Please write out the lines below word for word, keeping every character the same.

(Data drawn from a collection)
┏━━

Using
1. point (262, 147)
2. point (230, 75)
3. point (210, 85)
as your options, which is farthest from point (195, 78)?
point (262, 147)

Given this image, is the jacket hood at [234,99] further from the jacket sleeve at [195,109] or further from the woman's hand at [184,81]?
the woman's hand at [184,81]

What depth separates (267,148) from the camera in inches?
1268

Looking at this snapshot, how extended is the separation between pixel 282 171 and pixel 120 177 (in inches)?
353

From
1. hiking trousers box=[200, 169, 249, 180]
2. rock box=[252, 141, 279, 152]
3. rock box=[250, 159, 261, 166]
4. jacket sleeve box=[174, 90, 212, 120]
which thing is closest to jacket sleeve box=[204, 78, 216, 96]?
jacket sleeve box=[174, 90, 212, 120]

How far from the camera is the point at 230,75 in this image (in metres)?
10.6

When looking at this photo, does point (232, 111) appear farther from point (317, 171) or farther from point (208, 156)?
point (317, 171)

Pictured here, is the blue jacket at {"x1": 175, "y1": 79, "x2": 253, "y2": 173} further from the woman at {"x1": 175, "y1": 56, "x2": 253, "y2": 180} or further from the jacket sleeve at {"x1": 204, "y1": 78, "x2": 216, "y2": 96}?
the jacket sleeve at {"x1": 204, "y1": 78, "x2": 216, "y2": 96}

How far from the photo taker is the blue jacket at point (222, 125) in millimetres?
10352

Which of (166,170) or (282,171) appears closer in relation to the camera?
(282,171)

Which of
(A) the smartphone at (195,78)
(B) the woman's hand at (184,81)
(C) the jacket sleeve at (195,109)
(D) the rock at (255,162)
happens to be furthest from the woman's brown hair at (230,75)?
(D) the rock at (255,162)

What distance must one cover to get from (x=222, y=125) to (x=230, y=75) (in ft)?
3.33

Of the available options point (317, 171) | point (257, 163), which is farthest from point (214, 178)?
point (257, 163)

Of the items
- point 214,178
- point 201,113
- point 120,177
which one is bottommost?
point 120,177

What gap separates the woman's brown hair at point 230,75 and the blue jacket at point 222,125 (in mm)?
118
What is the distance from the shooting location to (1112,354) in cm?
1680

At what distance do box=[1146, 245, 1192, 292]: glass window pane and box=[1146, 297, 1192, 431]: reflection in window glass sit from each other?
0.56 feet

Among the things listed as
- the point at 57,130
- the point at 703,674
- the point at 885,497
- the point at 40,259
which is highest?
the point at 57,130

┗━━

### Solved exercise
Using
1. point (262, 147)
2. point (230, 75)
3. point (210, 85)
as your options, which is farthest from point (195, 78)?
point (262, 147)

Given this image, is the jacket hood at [234,99] further from the jacket sleeve at [195,109] or further from the woman's hand at [184,81]?
the woman's hand at [184,81]

What depth separates (267,148) from the camera in inches?
1268

Looking at this snapshot, how extended is the separation between pixel 282 171 and pixel 120 177 (in inches)?
353

From
1. hiking trousers box=[200, 169, 249, 180]
2. rock box=[252, 141, 279, 152]
3. rock box=[250, 159, 261, 166]
4. jacket sleeve box=[174, 90, 212, 120]
which thing is closest to jacket sleeve box=[204, 78, 216, 96]?
jacket sleeve box=[174, 90, 212, 120]

How far from the camera is the point at 230,75 in this image (in metres)?
10.6

When looking at this photo, does point (232, 111) appear farther from point (317, 171) or farther from point (208, 156)?
point (317, 171)

Pictured here, is the blue jacket at {"x1": 175, "y1": 79, "x2": 253, "y2": 173} further from the woman at {"x1": 175, "y1": 56, "x2": 253, "y2": 180} or further from the jacket sleeve at {"x1": 204, "y1": 78, "x2": 216, "y2": 96}?
the jacket sleeve at {"x1": 204, "y1": 78, "x2": 216, "y2": 96}

How far from the photo taker is the blue jacket at point (222, 125) in millimetres?
10352

Which of (166,170) or (282,171) appears closer in relation to the camera?
(282,171)

Which of
(A) the smartphone at (195,78)
(B) the woman's hand at (184,81)
(C) the jacket sleeve at (195,109)
(D) the rock at (255,162)
happens to be furthest from the woman's brown hair at (230,75)?
(D) the rock at (255,162)

What distance must one cover to get from (x=222, y=125) to (x=230, y=75) (in ft)?
3.33

Of the available options point (317, 171) | point (257, 163), which is farthest from point (214, 178)?
point (257, 163)

Of the items
- point 214,178
- point 201,113
- point 120,177
which one is bottommost?
point 120,177

What gap separates the woman's brown hair at point 230,75 and the blue jacket at point 222,125 (in mm)?
118
What is the distance from the shooting location to (1112,354) in cm?
1680

At what distance do box=[1146, 245, 1192, 292]: glass window pane and box=[1146, 297, 1192, 431]: reflection in window glass sit from each other?
0.56 feet

Among the things listed as
- the point at 57,130
- the point at 703,674
- the point at 885,497
- the point at 40,259
which is highest?
the point at 57,130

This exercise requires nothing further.